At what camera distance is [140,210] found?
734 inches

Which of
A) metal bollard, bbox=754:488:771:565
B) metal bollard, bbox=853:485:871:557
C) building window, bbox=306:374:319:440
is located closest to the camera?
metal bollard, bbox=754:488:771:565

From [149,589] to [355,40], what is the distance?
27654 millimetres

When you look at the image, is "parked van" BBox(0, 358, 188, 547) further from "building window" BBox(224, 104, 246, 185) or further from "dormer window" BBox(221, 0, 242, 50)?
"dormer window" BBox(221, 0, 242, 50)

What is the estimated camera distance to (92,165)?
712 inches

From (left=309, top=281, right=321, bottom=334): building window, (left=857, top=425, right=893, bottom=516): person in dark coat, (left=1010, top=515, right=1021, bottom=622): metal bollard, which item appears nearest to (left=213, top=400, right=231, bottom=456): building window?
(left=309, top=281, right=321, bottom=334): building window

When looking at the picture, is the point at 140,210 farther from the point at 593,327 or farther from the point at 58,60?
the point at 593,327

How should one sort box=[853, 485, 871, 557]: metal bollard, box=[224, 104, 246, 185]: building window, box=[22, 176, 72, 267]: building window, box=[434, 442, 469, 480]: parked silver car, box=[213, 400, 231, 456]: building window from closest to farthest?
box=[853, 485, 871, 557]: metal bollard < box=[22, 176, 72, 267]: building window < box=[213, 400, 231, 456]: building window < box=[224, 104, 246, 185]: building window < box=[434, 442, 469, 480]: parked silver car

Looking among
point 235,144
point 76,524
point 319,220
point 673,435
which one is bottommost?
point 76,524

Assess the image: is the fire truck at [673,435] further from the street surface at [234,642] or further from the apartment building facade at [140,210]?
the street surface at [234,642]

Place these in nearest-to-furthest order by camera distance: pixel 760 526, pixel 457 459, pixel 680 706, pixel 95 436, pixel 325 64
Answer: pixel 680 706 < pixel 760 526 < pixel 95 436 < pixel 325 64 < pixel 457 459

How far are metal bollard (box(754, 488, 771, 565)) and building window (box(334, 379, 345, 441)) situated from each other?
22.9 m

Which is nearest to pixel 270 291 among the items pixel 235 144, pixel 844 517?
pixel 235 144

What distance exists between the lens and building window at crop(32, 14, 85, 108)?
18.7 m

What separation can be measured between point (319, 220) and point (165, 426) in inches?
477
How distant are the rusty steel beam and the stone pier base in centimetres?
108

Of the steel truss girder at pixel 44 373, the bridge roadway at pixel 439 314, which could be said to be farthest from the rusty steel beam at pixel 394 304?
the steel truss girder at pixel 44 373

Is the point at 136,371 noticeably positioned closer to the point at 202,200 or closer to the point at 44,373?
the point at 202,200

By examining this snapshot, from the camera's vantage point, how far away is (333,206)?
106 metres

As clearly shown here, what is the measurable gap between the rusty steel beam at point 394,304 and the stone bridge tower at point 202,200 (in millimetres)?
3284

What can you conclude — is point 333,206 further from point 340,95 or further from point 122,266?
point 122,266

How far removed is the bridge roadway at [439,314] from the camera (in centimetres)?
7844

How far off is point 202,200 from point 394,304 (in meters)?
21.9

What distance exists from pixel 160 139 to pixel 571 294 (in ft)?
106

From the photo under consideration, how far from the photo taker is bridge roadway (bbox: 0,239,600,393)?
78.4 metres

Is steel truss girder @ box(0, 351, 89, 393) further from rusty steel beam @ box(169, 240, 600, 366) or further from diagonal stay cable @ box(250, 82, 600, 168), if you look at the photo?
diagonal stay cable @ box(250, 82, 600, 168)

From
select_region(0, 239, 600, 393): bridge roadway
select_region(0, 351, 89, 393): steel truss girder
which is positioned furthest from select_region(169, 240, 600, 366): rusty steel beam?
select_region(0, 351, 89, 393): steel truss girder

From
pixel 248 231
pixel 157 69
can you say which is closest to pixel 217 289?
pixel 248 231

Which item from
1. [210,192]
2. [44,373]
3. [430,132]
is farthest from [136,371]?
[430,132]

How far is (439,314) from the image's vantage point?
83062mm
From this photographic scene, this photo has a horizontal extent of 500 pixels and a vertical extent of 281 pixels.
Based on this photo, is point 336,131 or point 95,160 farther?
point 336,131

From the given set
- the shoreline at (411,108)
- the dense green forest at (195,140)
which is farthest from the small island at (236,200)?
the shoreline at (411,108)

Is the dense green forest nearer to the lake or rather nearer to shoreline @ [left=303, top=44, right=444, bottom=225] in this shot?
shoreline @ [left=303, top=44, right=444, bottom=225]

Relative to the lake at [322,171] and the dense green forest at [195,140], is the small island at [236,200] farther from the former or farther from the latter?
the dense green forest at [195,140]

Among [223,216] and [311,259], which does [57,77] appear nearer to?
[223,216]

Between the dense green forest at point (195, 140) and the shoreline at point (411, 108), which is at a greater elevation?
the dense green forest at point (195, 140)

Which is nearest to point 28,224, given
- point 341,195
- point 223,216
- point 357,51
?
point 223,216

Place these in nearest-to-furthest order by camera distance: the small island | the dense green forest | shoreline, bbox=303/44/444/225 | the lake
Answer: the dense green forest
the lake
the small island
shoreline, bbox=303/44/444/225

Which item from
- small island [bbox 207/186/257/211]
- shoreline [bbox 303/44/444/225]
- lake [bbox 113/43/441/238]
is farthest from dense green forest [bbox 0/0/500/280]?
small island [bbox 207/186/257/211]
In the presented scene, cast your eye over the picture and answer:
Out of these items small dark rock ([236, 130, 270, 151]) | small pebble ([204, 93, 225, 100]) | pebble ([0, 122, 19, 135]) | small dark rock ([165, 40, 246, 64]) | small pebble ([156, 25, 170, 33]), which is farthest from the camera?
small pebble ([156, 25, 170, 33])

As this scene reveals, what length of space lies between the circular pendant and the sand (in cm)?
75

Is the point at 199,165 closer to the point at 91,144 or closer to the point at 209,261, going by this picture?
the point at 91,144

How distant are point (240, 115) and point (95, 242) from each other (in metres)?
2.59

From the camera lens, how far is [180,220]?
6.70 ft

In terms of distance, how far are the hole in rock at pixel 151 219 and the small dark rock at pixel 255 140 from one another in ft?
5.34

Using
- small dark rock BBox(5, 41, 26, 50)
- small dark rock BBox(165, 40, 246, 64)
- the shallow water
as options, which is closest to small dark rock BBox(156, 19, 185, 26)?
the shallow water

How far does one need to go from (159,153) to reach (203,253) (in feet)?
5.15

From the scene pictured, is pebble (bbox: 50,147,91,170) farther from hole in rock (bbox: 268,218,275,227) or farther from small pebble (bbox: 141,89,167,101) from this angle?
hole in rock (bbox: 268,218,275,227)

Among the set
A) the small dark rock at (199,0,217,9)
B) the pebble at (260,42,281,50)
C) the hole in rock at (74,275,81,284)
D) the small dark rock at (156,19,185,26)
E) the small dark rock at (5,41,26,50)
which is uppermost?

:: BRIEF ::
What do the records say? Quote them all exactly.

:: COMPLETE ANSWER ::
At what camera distance is [140,210] found?
734 inches

Which of
A) metal bollard, bbox=754:488:771:565
B) metal bollard, bbox=853:485:871:557
C) building window, bbox=306:374:319:440
is located closest to the camera?
metal bollard, bbox=754:488:771:565

From [149,589] to [355,40], what is the distance?
27654 millimetres

When you look at the image, is "parked van" BBox(0, 358, 188, 547) further from "building window" BBox(224, 104, 246, 185) or further from "dormer window" BBox(221, 0, 242, 50)?
"dormer window" BBox(221, 0, 242, 50)

What is the estimated camera distance to (92,165)?
712 inches

From (left=309, top=281, right=321, bottom=334): building window, (left=857, top=425, right=893, bottom=516): person in dark coat, (left=1010, top=515, right=1021, bottom=622): metal bollard, which item appears nearest to (left=213, top=400, right=231, bottom=456): building window?
(left=309, top=281, right=321, bottom=334): building window

When looking at the picture, is the point at 140,210 farther from the point at 593,327 or farther from the point at 58,60?
the point at 593,327

How should one sort box=[853, 485, 871, 557]: metal bollard, box=[224, 104, 246, 185]: building window, box=[22, 176, 72, 267]: building window, box=[434, 442, 469, 480]: parked silver car, box=[213, 400, 231, 456]: building window from closest to farthest?
box=[853, 485, 871, 557]: metal bollard < box=[22, 176, 72, 267]: building window < box=[213, 400, 231, 456]: building window < box=[224, 104, 246, 185]: building window < box=[434, 442, 469, 480]: parked silver car

Looking among
point 235,144
point 76,524
point 319,220
point 673,435
which one is bottommost?
point 76,524

Assess the image: is the fire truck at [673,435] further from the street surface at [234,642] or further from the apartment building facade at [140,210]?
the street surface at [234,642]

Place these in nearest-to-furthest order by camera distance: pixel 760 526, pixel 457 459, pixel 680 706, pixel 95 436, pixel 325 64
Answer: pixel 680 706 < pixel 760 526 < pixel 95 436 < pixel 325 64 < pixel 457 459

How far are metal bollard (box(754, 488, 771, 565)) and building window (box(334, 379, 345, 441)) situated from each other?
22.9 m

Which is nearest to pixel 270 291 among the items pixel 235 144, pixel 844 517?
pixel 235 144

What distance exists between the lens and building window at crop(32, 14, 85, 108)?
18.7 m

What separation can be measured between point (319, 220) and point (165, 426) in inches?
477
How distant are the rusty steel beam and the stone pier base in centimetres?
108

Of the steel truss girder at pixel 44 373, the bridge roadway at pixel 439 314, which could be said to be farthest from the rusty steel beam at pixel 394 304?
the steel truss girder at pixel 44 373

Is the point at 136,371 noticeably positioned closer to the point at 202,200 or closer to the point at 44,373?
the point at 202,200

By examining this snapshot, from the camera's vantage point, how far away is (333,206)?
106 metres

As clearly shown here, what is the measurable gap between the rusty steel beam at point 394,304 and the stone bridge tower at point 202,200 (in millimetres)?
3284

What can you conclude — is point 333,206 further from point 340,95 or further from point 122,266?
point 122,266

How far removed is the bridge roadway at [439,314] from the camera (in centimetres)?
7844

How far off is point 202,200 from point 394,304 (in meters)?
21.9

What distance exists from pixel 160 139 to pixel 571 294 (in ft)?
106

From the photo under consideration, how far from the photo taker is bridge roadway (bbox: 0,239,600,393)?
78.4 metres

Is steel truss girder @ box(0, 351, 89, 393) further from rusty steel beam @ box(169, 240, 600, 366) or further from diagonal stay cable @ box(250, 82, 600, 168), if you look at the photo?
diagonal stay cable @ box(250, 82, 600, 168)

From
select_region(0, 239, 600, 393): bridge roadway
select_region(0, 351, 89, 393): steel truss girder
which is positioned furthest from select_region(169, 240, 600, 366): rusty steel beam?
select_region(0, 351, 89, 393): steel truss girder

From
pixel 248 231
pixel 157 69
can you say which is closest to pixel 217 289?
pixel 248 231

Which item from
1. [210,192]
2. [44,373]
3. [430,132]
is farthest from [136,371]?
[430,132]

How far is (439,314) from the image's vantage point?
83062mm
From this photographic scene, this photo has a horizontal extent of 500 pixels and a vertical extent of 281 pixels.
Based on this photo, is point 336,131 or point 95,160 farther?
point 336,131

From the given set
- the shoreline at (411,108)
- the dense green forest at (195,140)
which is farthest from the small island at (236,200)?
the shoreline at (411,108)

Is the dense green forest nearer to the lake or rather nearer to shoreline @ [left=303, top=44, right=444, bottom=225] in this shot?
shoreline @ [left=303, top=44, right=444, bottom=225]

Relative to the lake at [322,171] and the dense green forest at [195,140], is the small island at [236,200] farther from the former or farther from the latter?
the dense green forest at [195,140]

Among [223,216] and [311,259], which does [57,77] appear nearer to?
[223,216]

Between the dense green forest at point (195, 140) and the shoreline at point (411, 108), which is at a greater elevation?
the dense green forest at point (195, 140)

Which is nearest to point 28,224, given
- point 341,195
- point 223,216
- point 357,51
?
point 223,216

Place these in nearest-to-furthest order by camera distance: the small island | the dense green forest | shoreline, bbox=303/44/444/225 | the lake
Answer: the dense green forest
the lake
the small island
shoreline, bbox=303/44/444/225

Which item from
- small island [bbox 207/186/257/211]
- shoreline [bbox 303/44/444/225]
- lake [bbox 113/43/441/238]
is farthest from dense green forest [bbox 0/0/500/280]?
small island [bbox 207/186/257/211]
In the presented scene, cast your eye over the picture and answer:
Out of these items small dark rock ([236, 130, 270, 151]) | small pebble ([204, 93, 225, 100]) | pebble ([0, 122, 19, 135]) | small dark rock ([165, 40, 246, 64]) | small pebble ([156, 25, 170, 33]), which is farthest from the camera?
small pebble ([156, 25, 170, 33])

As this scene reveals, what length of space lies between the circular pendant and the sand (in cm)?
75

Is the point at 199,165 closer to the point at 91,144 or closer to the point at 209,261, going by this picture?
the point at 91,144

How distant are point (240, 115) and point (95, 242) from each other (in metres)?
2.59

From the camera lens, how far is [180,220]?
6.70 ft

In terms of distance, how far are the hole in rock at pixel 151 219 and the small dark rock at pixel 255 140 from one another in ft?
5.34

Using
- small dark rock BBox(5, 41, 26, 50)
- small dark rock BBox(165, 40, 246, 64)
- the shallow water
as options, which is closest to small dark rock BBox(156, 19, 185, 26)?
the shallow water

How far does one need to go from (159,153) to reach (203,253) (in feet)?
5.15

From the scene pictured, is pebble (bbox: 50,147,91,170) farther from hole in rock (bbox: 268,218,275,227) or farther from small pebble (bbox: 141,89,167,101) from this angle?
hole in rock (bbox: 268,218,275,227)

Among the set
A) the small dark rock at (199,0,217,9)
B) the pebble at (260,42,281,50)
C) the hole in rock at (74,275,81,284)
D) the small dark rock at (156,19,185,26)
E) the small dark rock at (5,41,26,50)
which is uppermost?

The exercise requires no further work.